Non c'era un'anima per strada; era tutto solo, così montò sul dorso del porcellino di bronzo, si allungò in avanti in modo che la testolina ricciuta riposasse su quella dell'animale, e prima ancora di accorgersene, si addormentò.
A mezzanotte il porcellino si mosse, il ragazzo sentì che gli diceva con chiarezza: «Ragazzino, tieniti forte, adesso partiamo!», e difatti partì col ragazzo; fu proprio una strana cavalcata!
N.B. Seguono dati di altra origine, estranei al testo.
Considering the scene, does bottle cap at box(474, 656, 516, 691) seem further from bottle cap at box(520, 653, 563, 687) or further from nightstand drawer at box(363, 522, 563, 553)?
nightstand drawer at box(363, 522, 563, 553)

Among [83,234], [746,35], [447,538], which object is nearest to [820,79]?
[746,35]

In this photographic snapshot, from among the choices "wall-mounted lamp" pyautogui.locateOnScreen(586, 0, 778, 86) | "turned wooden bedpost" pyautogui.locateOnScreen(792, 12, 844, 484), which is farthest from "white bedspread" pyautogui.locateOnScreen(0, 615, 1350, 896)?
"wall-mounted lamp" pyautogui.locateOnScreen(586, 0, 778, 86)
Innanzitutto giunsero mPiazza del granduca ; lì il cavallo di bronzo su cui stava la statua del duca nitrì forte, le armi variopinte del vecchio municipio brillarono come immagini trasparenti e il David di Michelangelo ruotava la sua fionda. I gruppi di bronzo con Perseo e col Ratto delle Sabine erano fin troppo vivaci; un grido di morte si innalzò da loro e risuonò su tutta quella meravigliosa piazza deserta.
Vicino dXPalazzo degli Uffizi, nella loggia dove la nobiltà si raduna a festeggiare il carnevale, il porcellino di bronzo si fermò.
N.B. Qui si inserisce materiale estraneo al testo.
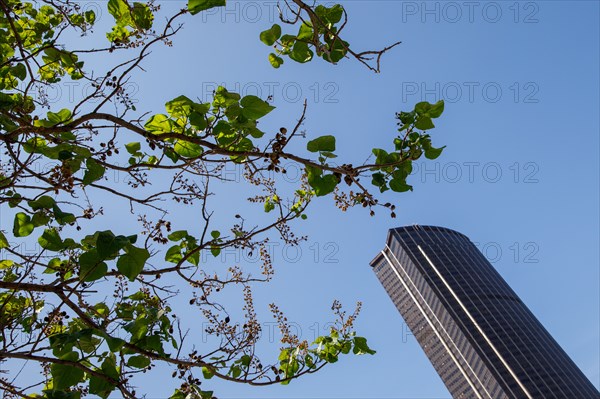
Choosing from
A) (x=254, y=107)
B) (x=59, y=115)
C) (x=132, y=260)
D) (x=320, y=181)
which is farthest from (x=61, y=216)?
(x=320, y=181)

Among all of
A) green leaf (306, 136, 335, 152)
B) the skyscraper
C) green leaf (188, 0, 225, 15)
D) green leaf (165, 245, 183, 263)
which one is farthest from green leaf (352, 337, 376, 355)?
the skyscraper

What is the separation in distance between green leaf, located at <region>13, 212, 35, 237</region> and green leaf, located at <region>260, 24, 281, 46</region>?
5.74 feet

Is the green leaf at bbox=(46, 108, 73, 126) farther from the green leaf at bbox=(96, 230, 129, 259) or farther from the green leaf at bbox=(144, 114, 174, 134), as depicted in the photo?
the green leaf at bbox=(96, 230, 129, 259)

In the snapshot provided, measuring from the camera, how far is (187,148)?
285 cm

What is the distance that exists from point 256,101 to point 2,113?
1.63 m

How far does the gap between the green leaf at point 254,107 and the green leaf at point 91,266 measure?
989mm

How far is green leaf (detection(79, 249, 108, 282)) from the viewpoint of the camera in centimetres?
193

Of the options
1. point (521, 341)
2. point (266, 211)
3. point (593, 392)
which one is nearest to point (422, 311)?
point (521, 341)

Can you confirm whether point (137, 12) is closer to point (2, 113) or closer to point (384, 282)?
point (2, 113)

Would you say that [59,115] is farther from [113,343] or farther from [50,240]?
[113,343]

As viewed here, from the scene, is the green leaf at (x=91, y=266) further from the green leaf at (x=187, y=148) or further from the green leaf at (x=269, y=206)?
the green leaf at (x=269, y=206)

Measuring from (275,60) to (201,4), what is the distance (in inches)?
39.0

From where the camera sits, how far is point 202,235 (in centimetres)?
287

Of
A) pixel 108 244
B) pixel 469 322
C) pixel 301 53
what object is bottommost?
pixel 108 244
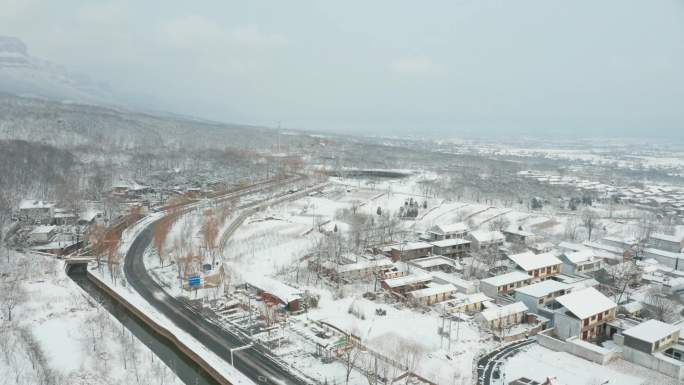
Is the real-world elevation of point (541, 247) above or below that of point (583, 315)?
below

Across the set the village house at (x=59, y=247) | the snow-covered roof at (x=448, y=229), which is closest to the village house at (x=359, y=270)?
the snow-covered roof at (x=448, y=229)

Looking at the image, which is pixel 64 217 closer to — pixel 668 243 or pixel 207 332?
pixel 207 332

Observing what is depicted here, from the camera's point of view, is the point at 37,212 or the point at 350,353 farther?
the point at 37,212

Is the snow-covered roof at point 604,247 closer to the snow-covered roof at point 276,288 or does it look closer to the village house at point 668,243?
the village house at point 668,243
«Tieniti forte!» esclamò l'animale. «Tieniti forte perché adesso saliamo le scale!» Il piccolo non diceva neppure una parola: era terrorizzato, ma altrettanto divertito.
Entrarono in una lunga galleria, il ragazzo la conosceva bene perché c'era già stato; le pareti sfoggiavano affreschi, c'erano statue e busti, tutti immersi in una luce bellissima come fosse stato giorno; ma la cosa più bella fu quando la porta di una sala laterale si aprì: sì, il piccolo ricordava quella magnificenza, eppure in quella notte tutto brillava del massimo splendore.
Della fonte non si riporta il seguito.